Grounded in sources. Every clinical claim is anchored to NICE, CKS, SmPC/eMC, SIGN, NHS content, or the exam's own official explanation — not generated from training patterns. When the tutor says "the first-line treatment is X," there is a specific guideline or SmPC entry behind it. When it says "the threshold for this action is Y," that comes from a published source, not a pattern match across internet text. This grounding matters for accuracy, for verifiability, and for building the kind of source-aware clinical reasoning that good practice requires.

Per-exam calibration. The tutor speaks MRCGP AKT differently from GPhC CRA calculations, differently from DTM&H tropical differentials, differently from MRCP Part 1 clinical science, differently from Italian SSM. The register adapts (primary care pragmatism vs pharmaceutical precision vs tropical medicine geography). The depth adapts (GP-level management vs specialist-level pathophysiology). The clinical examples adapt (UK general practice scenarios vs tropical case presentations). The pedagogical approach adapts (guideline-application reasoning vs numerical calculation methodology vs differential-diagnosis construction).

For Exam Crunch: The "Just Explain It" Override

There are legitimate moments when you want the answer fast. The night before the exam. A concept you have revised five times and just need to confirm quickly. A calculation method you understand but want to check once more. The override exists — you can switch to direct explanation mode and get the answer without the Socratic exchange.

It is not the default, by design. The default is question-first because that is what the evidence supports for durable learning during the study phase. The override is an escape valve for time-pressure — a conscious, deliberate switch that the trainee makes when the circumstances warrant it, not the path of least resistance that the tool defaults to.

Where It Lives and What It Covers

The Socratic Tutor lives inside the iatroX Pro Q-bank — accessible on web and mobile (React Native app for iOS and Android). It covers every exam in the iatroX catalogue.

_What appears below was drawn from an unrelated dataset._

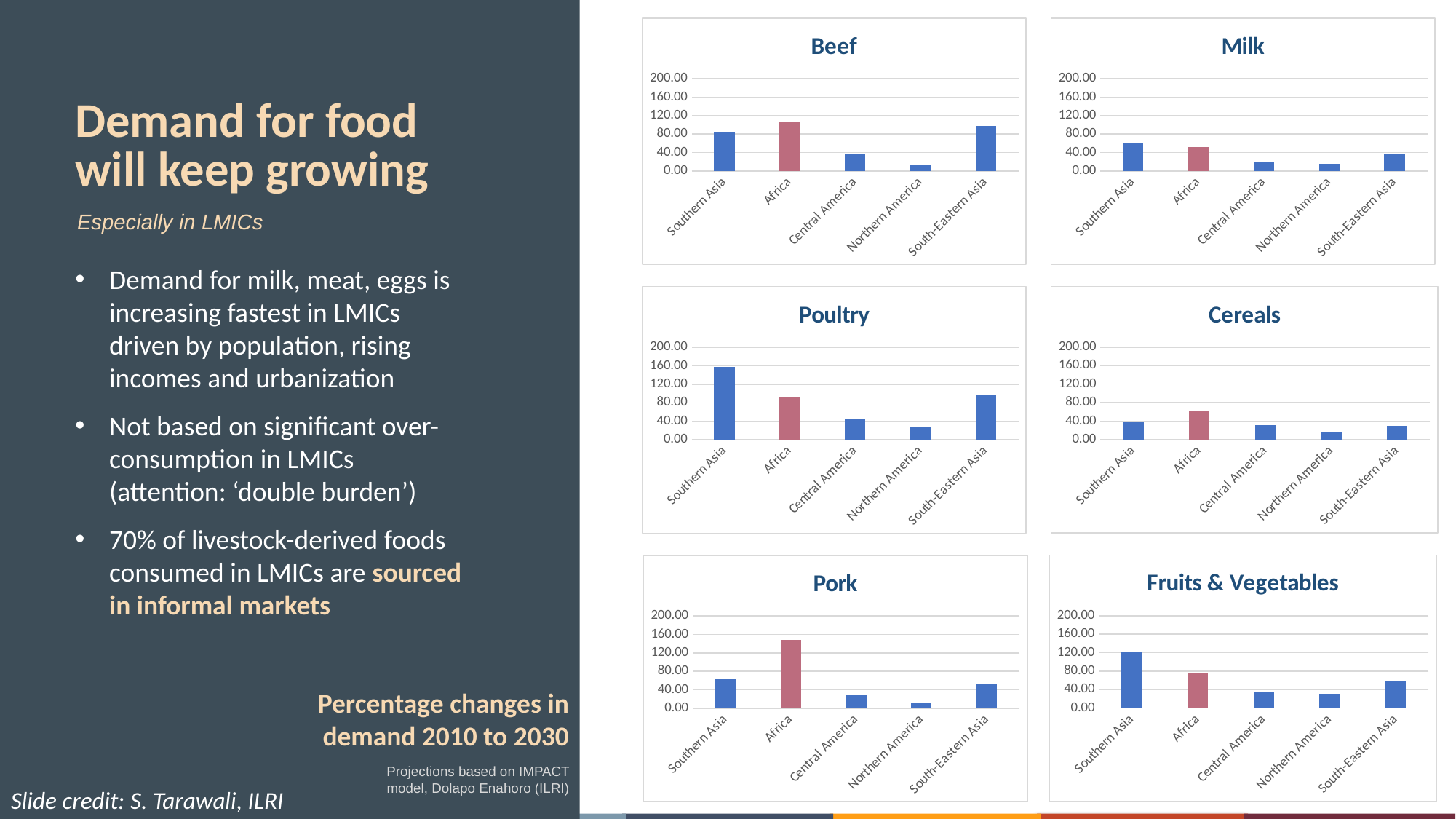
On the Cereals chart, which region has the highest value? Africa How many regions are shown on the Poultry chart? 5 On the Poultry chart, is the value for Southern Asia greater or less than 120? greater On the Beef chart, which region has the lowest value? Northern America On the Beef chart, which region has the highest value? Africa On the Beef chart, is the value for Northern America greater or less than 40? less On the Pork chart, is the value for Africa greater or less than 120? greater What kind of chart is the Beef chart? bar chart On the Milk chart, which region has the highest value? Southern Asia On the Fruits & Vegetables chart, which is larger, the value for Southern Asia or the value for Africa? Southern Asia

Free UK core exams: PLAB 1, UKMLA, MRCGP AKT, MRCP Part 1, MRCEM, PSA — accessible at no cost. The Q-bank questions are free; the Socratic Tutor is a Pro feature that adds diagnostic, question-first tutoring on top of the free questions.

Premium specialist and international exams: SCEs (13+ specialties), specialist diplomas (FFICM, DipIMC, DTM&H, DFSRH, DRCOG, DGM), MRCPCH (FOP/TAS/AKP), MRCPsych (A/B), FRCA (Primary/Final), GPhC CRA, dental exams (ORE Part 1, MFDS Part 1, NDEB AFK), US boards (USMLE Step 2 CK, Step 3, ABFM, ABIM, ABEM), Canadian exams (MCCQE Part I, CCFP, RCPSC), Australian exams (AMC CAT, RACGP AKT, RACP, ACEM), and Italian SSM. £29/month or £99/year — one subscription covering all exams.

The tutor connects to the adaptive engine: concepts you struggled with during the Socratic session feed back into spaced repetition scheduling, resurfacing at optimal intervals for retrieval practice. Anki export is available at /anki for trainees who want self-directed spacing alongside the platform's adaptive scheduling.